• _Instructions for the task_
Could you reproduce the material from the line containing "Is point (305, 159)" through the line containing "1719 centimetres", changing every "cabinet door" to "cupboard door" and keeping all else the same? Return only those lines.

• _Records provided_
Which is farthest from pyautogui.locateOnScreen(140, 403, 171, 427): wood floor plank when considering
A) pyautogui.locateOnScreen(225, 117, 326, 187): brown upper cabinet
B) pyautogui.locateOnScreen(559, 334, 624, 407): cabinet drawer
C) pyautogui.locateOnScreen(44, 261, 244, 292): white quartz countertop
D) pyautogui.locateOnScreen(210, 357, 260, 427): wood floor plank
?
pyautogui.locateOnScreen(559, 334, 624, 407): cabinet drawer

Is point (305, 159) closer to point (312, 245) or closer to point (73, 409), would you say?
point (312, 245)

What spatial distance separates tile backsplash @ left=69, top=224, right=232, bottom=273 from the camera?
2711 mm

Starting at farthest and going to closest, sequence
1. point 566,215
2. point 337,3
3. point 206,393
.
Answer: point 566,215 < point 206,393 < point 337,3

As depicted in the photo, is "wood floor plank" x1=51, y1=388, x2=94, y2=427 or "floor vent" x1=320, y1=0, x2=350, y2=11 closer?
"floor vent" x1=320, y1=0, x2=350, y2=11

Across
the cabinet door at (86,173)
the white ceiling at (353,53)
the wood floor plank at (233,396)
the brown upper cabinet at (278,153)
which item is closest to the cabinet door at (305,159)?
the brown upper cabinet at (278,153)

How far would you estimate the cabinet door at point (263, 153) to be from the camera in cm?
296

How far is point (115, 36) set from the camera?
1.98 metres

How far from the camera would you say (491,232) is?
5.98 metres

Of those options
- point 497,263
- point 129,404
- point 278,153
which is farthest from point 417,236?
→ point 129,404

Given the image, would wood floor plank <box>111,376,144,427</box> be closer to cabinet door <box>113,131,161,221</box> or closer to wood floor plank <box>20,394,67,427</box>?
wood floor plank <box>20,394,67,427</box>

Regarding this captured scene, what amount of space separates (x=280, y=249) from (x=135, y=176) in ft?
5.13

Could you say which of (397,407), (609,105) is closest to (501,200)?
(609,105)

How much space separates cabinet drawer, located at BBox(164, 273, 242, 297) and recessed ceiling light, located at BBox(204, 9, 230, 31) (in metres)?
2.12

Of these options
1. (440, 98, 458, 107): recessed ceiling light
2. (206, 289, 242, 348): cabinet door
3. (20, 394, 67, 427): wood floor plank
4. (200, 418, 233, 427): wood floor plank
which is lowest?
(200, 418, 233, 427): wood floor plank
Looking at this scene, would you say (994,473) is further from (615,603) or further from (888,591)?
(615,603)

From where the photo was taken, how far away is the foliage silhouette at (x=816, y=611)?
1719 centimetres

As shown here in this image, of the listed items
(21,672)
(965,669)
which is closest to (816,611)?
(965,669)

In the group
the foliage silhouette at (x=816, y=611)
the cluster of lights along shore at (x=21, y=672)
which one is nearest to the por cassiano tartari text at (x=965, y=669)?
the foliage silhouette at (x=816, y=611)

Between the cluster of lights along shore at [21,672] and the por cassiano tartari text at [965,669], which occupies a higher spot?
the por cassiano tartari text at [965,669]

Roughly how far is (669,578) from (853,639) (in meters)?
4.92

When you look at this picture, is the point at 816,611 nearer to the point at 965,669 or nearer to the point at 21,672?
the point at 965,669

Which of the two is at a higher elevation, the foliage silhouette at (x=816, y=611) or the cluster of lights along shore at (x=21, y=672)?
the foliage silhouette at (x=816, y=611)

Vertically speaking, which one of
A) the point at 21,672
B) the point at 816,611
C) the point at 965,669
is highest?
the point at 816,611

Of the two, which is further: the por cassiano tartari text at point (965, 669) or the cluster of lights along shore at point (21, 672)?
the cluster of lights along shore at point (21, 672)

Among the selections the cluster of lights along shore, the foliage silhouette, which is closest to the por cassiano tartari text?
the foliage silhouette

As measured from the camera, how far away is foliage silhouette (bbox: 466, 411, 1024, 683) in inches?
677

• _Result for this exercise_
Is point (305, 159) closer to point (312, 245) or closer to point (73, 409), would you say?
point (312, 245)

What spatial distance separates tile backsplash @ left=69, top=224, right=232, bottom=273 from the camera?
2711 mm

Starting at farthest and going to closest, sequence
1. point 566,215
2. point 337,3
3. point 206,393
.
Answer: point 566,215 < point 206,393 < point 337,3

As depicted in the photo, is "wood floor plank" x1=51, y1=388, x2=94, y2=427 or "floor vent" x1=320, y1=0, x2=350, y2=11 closer?
"floor vent" x1=320, y1=0, x2=350, y2=11

Across
the cupboard door at (86,173)
the white ceiling at (353,53)
the wood floor plank at (233,396)
the brown upper cabinet at (278,153)
which item is closest to the cupboard door at (305,159)?
the brown upper cabinet at (278,153)

How far would you estimate the cupboard door at point (263, 153) to be from the camera in cm?
296

How far is point (115, 36) set from the camera?
1.98 metres

How far from the camera would you say (491,232) is?
5.98 metres

Of those options
- point 497,263
- point 129,404
- point 278,153
which is farthest from point 417,236?
→ point 129,404

Given the image, would wood floor plank <box>111,376,144,427</box> be closer to cupboard door <box>113,131,161,221</box> or closer to wood floor plank <box>20,394,67,427</box>?
wood floor plank <box>20,394,67,427</box>

Regarding this captured scene, what amount of space separates (x=280, y=249) from (x=135, y=176) in ft?
5.13

Could you say which of (397,407), (609,105) is closest to (501,200)?
(609,105)

How much space separates cabinet drawer, located at BBox(164, 273, 242, 297) and recessed ceiling light, located at BBox(204, 9, 230, 31) (in metres)?
2.12

Of these options
1. (440, 98, 458, 107): recessed ceiling light
2. (206, 289, 242, 348): cupboard door
3. (20, 394, 67, 427): wood floor plank
4. (200, 418, 233, 427): wood floor plank
which is lowest?
(200, 418, 233, 427): wood floor plank
Looking at this scene, would you say (994,473) is further from (615,603) or further from (888,591)?
(615,603)

From where the photo was taken, how far away is the foliage silhouette at (x=816, y=611)?
1719 centimetres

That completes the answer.